Human Herpesvirus 8 and Lymphoproliferative Disorders

Abstract

The spectrum of lymphoproliferative disorders linked to human herpesvirus 8 (HHV-8) infection has constantly been increasing since the discovery of its first etiologic association with primary effusion lymphoma (PEL). PEL is a rapidly progressing non-Hodgkin's B-cell lymphoma that develops in body cavities in an effusional form. With the increase in the overall survival of PEL patients, as well as the introduction of HHV-8 surveillance in immunocompromised patients, the extracavitary, solid counterpart of PEL was later identified. Moreover, virtually all plasmablastic variants of multicentric Castleman's disease (MCD) developing in HIV-1-infected individuals harbor HHV-8, providing a strong etiologic link between MCD and this oncogenic herpesvirus. Two other pathologic conditions develop in HIV-1-infected persons concomitantly with MCD: MCD with plasmablastic clusters and HHV-8-positive diffuse large B-cell lymphoma not otherwise specified (HHV-8+ DLBCL NOS), the first likely representing an intermediate stage preceding the full neoplastic form. MCD in leukemic phase has also been described, albeit much less commonly. The germinotropic lymphoproliferative disorder (GLPD) may resemble extracavitary PEL, but develops in immune competent HHV8-infected individuals, and, unlike the other disorders, it responds well to conventional therapies. Almost all HHV-8-mediated lymphoproliferative disorders are the result of an interaction between HHV-8 infection and a dysregulated immunological system, leading to the formation of inflammatory niches in which B cells, at different developmental stages, are infected, proliferate and may eventually shift from a polyclonal state to a monoclonal/neoplastic disorder. Herein, we describe the association between HHV-8 and lymphoproliferative disorders and highlight the predominant distinctive features of each disease.

Keywords: Germinotropic lymphoproliferative disorder; HHV-8; Human herpesvirus; KSHV; Kaposi’s sarcoma-associated herpesvirus; Lymphoproliferative disease; Multicentric Castleman’s disease; Primary effusion lymphoma.

Figure 1. PEL cells induce a myofibroblastic morphology in mesothelial cells

Phase-contrast images of a primary culture of normal human mesothelial cells (A) showing a cobblestone-like morphology. Transition to a myofibroblastic morphology, characterized by elongated, spindle shaped cells, and a crisscross pattern of growth, is induced after co-culture with PEL-derived cell lines. Mesothelial cells are shown after 4 (B) and 8 (C) days of co-culture with CRO-AP/2 cells. This morphological change is consistent with the induction of epithelial-mesenchymal transition by the TGF-beta released by PEL cells.

Figure 2. Mesothelium response in a PEL preclinical model. (A–D)

============

> [Task]
Please copy the HHV-8 text from "Figure 1. PEL" to "by PEL cells.", substituting "coculture" for each "co-culture".

============

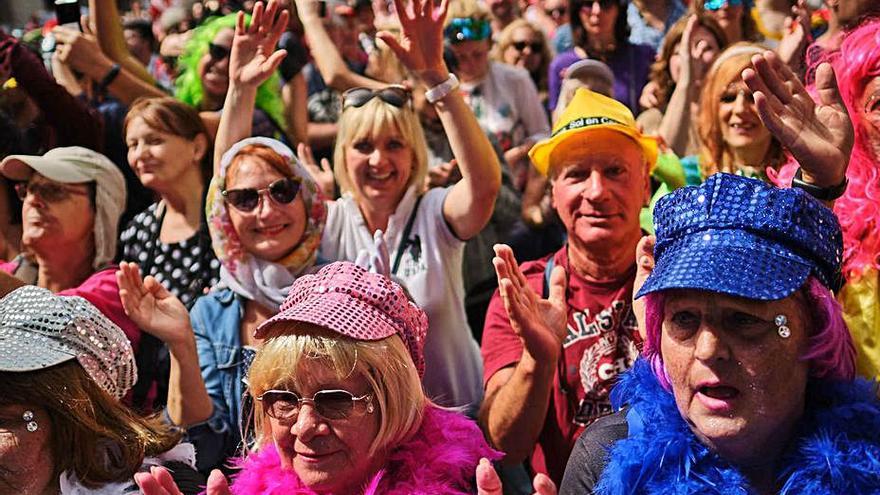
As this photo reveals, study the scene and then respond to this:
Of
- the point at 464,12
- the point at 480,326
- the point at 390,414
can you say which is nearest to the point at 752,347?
the point at 390,414

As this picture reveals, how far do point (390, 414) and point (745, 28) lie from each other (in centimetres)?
371

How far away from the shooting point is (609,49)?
246 inches

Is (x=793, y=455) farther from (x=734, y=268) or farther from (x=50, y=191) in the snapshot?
(x=50, y=191)

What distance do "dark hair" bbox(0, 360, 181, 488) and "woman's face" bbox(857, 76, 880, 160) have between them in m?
1.97

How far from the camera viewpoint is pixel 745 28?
5711 millimetres

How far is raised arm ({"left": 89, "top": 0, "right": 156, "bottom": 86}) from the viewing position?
19.3 feet

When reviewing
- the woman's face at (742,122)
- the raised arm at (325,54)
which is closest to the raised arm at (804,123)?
the woman's face at (742,122)

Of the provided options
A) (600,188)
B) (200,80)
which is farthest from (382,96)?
(200,80)

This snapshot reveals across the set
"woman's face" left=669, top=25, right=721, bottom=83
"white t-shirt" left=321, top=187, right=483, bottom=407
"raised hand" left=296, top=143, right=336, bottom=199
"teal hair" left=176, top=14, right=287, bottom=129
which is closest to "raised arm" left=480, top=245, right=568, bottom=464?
"white t-shirt" left=321, top=187, right=483, bottom=407

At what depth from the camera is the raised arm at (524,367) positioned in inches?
120

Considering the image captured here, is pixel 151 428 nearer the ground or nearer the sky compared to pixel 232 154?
nearer the ground

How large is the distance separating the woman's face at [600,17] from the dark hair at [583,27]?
3 centimetres

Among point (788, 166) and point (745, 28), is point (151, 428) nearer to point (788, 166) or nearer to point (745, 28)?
point (788, 166)

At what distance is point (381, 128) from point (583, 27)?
2.31m
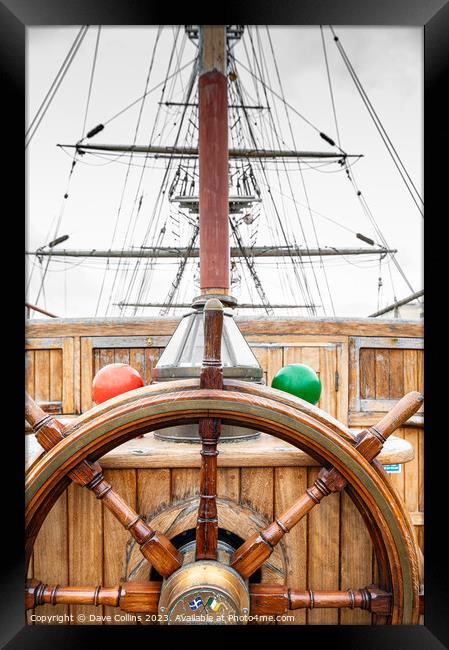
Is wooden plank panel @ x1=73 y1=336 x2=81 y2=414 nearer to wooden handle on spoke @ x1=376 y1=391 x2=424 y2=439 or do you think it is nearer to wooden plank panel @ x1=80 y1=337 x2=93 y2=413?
wooden plank panel @ x1=80 y1=337 x2=93 y2=413

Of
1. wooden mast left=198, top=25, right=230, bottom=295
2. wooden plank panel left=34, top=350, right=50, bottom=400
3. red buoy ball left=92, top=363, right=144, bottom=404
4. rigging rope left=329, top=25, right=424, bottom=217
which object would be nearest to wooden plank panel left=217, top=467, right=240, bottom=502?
red buoy ball left=92, top=363, right=144, bottom=404

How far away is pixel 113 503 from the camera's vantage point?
935mm

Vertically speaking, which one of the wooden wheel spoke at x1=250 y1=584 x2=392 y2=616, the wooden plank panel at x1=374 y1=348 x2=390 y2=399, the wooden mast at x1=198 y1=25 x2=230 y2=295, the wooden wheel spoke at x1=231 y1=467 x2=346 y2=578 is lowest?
the wooden wheel spoke at x1=250 y1=584 x2=392 y2=616

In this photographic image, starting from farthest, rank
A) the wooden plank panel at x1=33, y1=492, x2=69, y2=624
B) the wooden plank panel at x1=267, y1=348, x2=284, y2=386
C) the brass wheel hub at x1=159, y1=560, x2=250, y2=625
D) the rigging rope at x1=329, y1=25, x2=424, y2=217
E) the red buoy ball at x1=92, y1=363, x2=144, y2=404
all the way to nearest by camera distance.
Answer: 1. the wooden plank panel at x1=267, y1=348, x2=284, y2=386
2. the rigging rope at x1=329, y1=25, x2=424, y2=217
3. the red buoy ball at x1=92, y1=363, x2=144, y2=404
4. the wooden plank panel at x1=33, y1=492, x2=69, y2=624
5. the brass wheel hub at x1=159, y1=560, x2=250, y2=625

============

> [Solution for this problem]
Figure 1. PEL cells induce a myofibroblastic morphology in mesothelial cells

Phase-contrast images of a primary culture of normal human mesothelial cells (A) showing a cobblestone-like morphology. Transition to a myofibroblastic morphology, characterized by elongated, spindle shaped cells, and a crisscross pattern of growth, is induced after coculture with PEL-derived cell lines. Mesothelial cells are shown after 4 (B) and 8 (C) days of coculture with CRO-AP/2 cells. This morphological change is consistent with the induction of epithelial-mesenchymal transition by the TGF-beta released by PEL cells.